What to produce
In the listing below, locate the lines bearing the word "level". Copy every one of them.

Provided records
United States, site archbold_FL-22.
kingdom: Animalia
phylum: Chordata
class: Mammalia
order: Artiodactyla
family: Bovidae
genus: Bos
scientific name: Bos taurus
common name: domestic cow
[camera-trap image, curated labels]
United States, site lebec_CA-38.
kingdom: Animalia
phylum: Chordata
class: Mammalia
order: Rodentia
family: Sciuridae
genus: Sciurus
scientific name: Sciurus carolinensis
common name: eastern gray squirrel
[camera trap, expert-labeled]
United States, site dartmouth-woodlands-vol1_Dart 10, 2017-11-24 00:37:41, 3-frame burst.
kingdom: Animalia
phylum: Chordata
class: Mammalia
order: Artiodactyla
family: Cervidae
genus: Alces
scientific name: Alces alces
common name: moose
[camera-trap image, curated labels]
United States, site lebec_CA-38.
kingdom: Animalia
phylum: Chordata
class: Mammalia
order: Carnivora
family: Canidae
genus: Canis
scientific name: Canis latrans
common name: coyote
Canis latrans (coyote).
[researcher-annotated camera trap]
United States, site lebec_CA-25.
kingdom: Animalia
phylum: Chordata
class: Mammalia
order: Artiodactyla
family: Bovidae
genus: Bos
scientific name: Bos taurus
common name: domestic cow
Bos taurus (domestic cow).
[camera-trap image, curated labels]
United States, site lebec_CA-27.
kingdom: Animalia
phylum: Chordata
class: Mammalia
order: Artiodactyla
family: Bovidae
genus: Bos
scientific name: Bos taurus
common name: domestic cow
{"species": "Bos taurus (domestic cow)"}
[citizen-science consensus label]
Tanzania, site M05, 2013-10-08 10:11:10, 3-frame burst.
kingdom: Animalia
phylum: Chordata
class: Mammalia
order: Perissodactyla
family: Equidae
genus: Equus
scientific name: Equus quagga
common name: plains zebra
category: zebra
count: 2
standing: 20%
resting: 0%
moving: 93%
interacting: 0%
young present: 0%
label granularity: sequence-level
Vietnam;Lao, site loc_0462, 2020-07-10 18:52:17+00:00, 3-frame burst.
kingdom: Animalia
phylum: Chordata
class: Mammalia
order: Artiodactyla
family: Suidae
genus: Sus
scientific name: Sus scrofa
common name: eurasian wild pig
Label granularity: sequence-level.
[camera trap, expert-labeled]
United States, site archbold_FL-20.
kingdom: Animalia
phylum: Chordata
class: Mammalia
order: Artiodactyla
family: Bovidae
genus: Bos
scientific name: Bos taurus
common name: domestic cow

Answer
label granularity: sequence-level
Label granularity: sequence-level.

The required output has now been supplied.